Preliminary data indicate these two new strains are not more contagious or deadly than the original BA.1 Omicron variant, but more research is needed to understand their impact on immune escape potential, it added. The Omicron subvariant BA.2 is currently the dominant strain in the world.
Tulio de Oliveira, a biology researcher in South Africa, told the journal Nature that samples of the new strains have been sent to researchers around the world, including those at the United States' National Institutes of Health and the Chinese Center for Disease Control and Prevention.
The United Kingdom's Health Security Agency said another recently discovered Omicron subvariant called XE may be the most contagious strain known to date. XE is a recombinant strain that combines the characteristics of the BA.1 and BA.2 variants.

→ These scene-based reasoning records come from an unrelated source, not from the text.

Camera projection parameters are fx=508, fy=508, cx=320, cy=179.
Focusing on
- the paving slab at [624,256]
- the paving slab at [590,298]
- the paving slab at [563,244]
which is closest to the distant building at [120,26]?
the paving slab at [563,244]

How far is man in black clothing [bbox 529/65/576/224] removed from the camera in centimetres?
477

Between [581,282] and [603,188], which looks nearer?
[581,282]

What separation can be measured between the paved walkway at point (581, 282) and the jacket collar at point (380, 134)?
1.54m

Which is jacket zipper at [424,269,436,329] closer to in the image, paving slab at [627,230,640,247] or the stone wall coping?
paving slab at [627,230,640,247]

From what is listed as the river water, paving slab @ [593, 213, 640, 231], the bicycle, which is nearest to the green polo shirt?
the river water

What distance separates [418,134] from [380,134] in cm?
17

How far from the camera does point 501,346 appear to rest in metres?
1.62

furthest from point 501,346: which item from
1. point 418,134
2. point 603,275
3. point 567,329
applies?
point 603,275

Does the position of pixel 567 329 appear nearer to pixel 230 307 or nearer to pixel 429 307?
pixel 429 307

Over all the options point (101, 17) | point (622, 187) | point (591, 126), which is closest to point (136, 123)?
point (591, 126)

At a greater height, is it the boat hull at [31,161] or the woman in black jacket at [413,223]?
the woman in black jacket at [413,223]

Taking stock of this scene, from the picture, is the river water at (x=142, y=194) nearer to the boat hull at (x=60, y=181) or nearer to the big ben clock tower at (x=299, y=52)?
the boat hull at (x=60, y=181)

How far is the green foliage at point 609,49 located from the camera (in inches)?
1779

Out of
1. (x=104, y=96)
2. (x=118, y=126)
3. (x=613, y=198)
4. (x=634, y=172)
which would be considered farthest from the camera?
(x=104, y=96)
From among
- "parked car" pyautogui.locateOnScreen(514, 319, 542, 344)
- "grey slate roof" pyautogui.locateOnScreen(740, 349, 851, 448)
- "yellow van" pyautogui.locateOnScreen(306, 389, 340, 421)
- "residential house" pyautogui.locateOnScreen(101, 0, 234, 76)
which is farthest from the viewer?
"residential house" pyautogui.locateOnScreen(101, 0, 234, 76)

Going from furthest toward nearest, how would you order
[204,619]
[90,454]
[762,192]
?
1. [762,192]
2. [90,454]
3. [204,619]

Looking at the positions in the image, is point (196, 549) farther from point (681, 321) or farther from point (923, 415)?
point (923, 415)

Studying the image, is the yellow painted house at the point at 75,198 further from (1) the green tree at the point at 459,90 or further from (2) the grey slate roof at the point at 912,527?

The latest update from the UK health agency showed cases of the XE strain had nearly doubled in Britain, going from 637 cases on March 25 to 1,125 cases as of April 5.The agency said that recombinant variants are not an unusual occurrence, especially when there are several variants in circulation.
"The best way to stop variants developing or spreading is to keep pushing down infection rates and the transmission of the virus in our community," it said.